Sleeping Too Much Or Little Can Be Bad For Your Brain: Study

A night of proper sleep in something which we all need, but did you know sleeping too much or less, both can have a bad impact on your brain? 

Yes, that is true; recently a new study suggests that too much sleep or too little of sleep both might contribute to the declining state of your thinking process. Too much sleep is for 10 hours and even more hours at night and too little sleep is for about four hours or even fewer hours at night. So what’s the ideal amount of sleeping time is a question which always strikes our mind, well it is said that a seven-hour of sleep at night is perfect for a healthy lifestyle. 

Proper sleep is very important because it plays a vital role in our physical health, it helps in repairing our heart and blood vessels, like the ongoing sleep deficiency leads to a high risk of heart disease, high blood pressure, diabetes, kidney disease, and stroke. Where it is also seen in the reports that a good sleeper tends to gain weight and calories. A proper amount of sleeping helps in increasing our immune system too. While too much sleep or too little sleep both can lead to depression as well.

According to a study by author Yanjun Ma, from Peking University Clinical Research Institute, in China, said that “cognitive function should be monitored in individuals with insufficient or excessive sleep”, Though he cautioned that study can’t prove that too little or too much sleep causes mental (“cognitive”) decline, only that there appears to be an association.”

The National Sleep Foundation states that sleep is essential because it lets our body and mind recharge a little bit and the right amount of sleep helps us preventing mental and other diseases.   

“Without enough sleep, the brain cannot function properly, impairing concentration, clear thinking, and memory-processing.

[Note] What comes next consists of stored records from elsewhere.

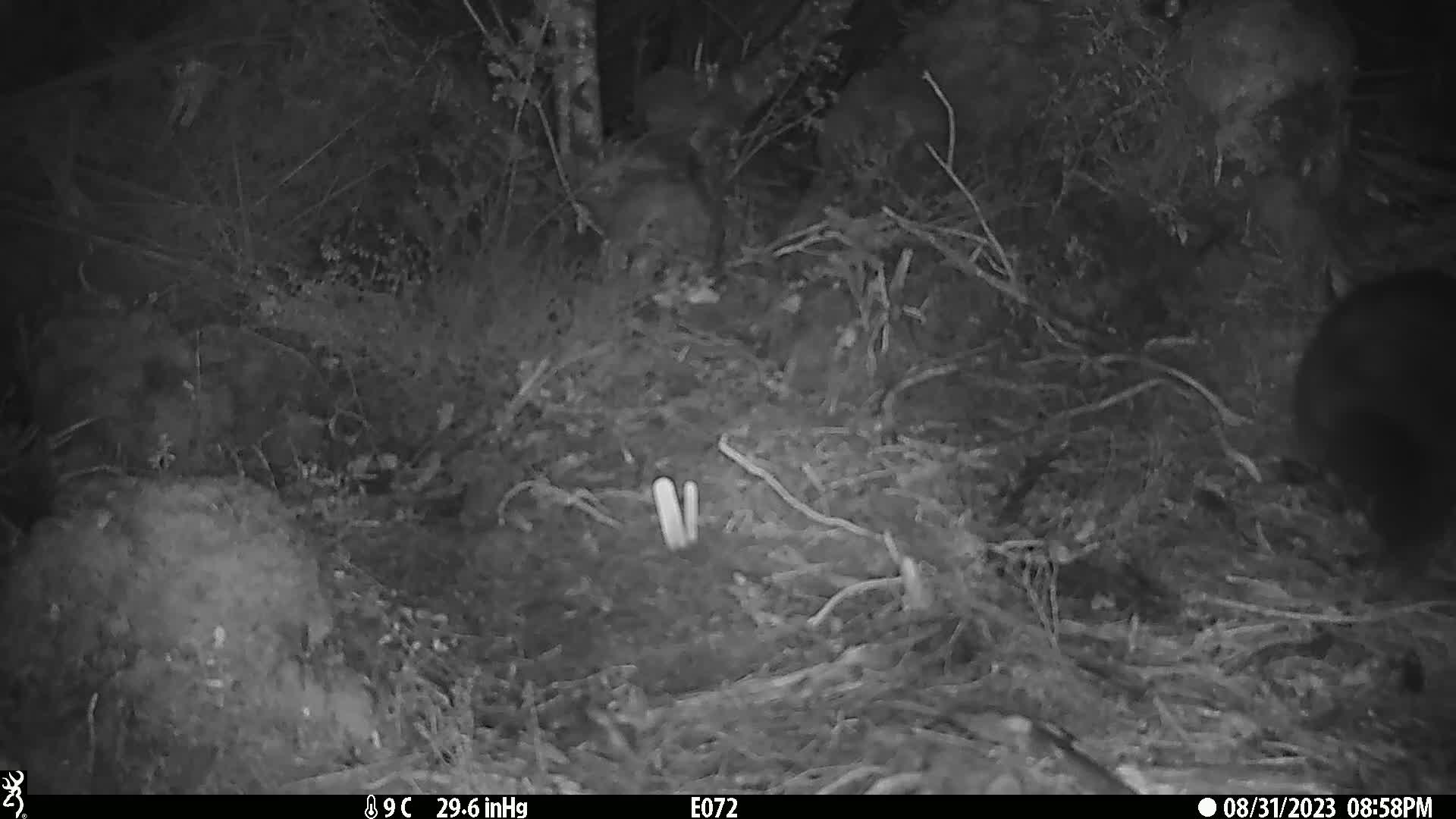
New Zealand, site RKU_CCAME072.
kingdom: Animalia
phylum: Chordata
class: Mammalia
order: Diprotodontia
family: Phalangeridae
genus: Trichosurus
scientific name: Trichosurus vulpecula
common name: common brushtail possum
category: possum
Possum (common brushtail possum) (Trichosurus vulpecula).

But the mechanisms underlying these associations remain unclear. It’s possible that inflammation might be related to excessive sleep,” Ma said.

He added, “Too little sleep might increase cerebrospinal fluid levels of amyloid plaque and tau protein, which are symptoms of Alzheimer’s disease.”

Meanwhile, Dr. Sam Gandy, associate director of the Mount Sinai Alzheimer’s Disease Research Center in New York City, mentioned, “More than any other time in the circadian cycle, during sleep, the brain’s glymphatic system is active in washing out excess levels of toxins, including amyloid-beta peptide.”

Therefore every person has some optimum balance between sleep and amyloid clearance, one can tip to other direction with too much or too less sleep, and the technology for individual optimization has not been generally rolled out to the level of toxins in the brain, but this looks to be an important emerging area, he continued.

Sleep apnea joins the optimizing sleep and amyloid clearance which is a treatable factor for heavy late-life cognitive decline shows reports. A team also collected data of more than 20,000 men and women for conducting the research.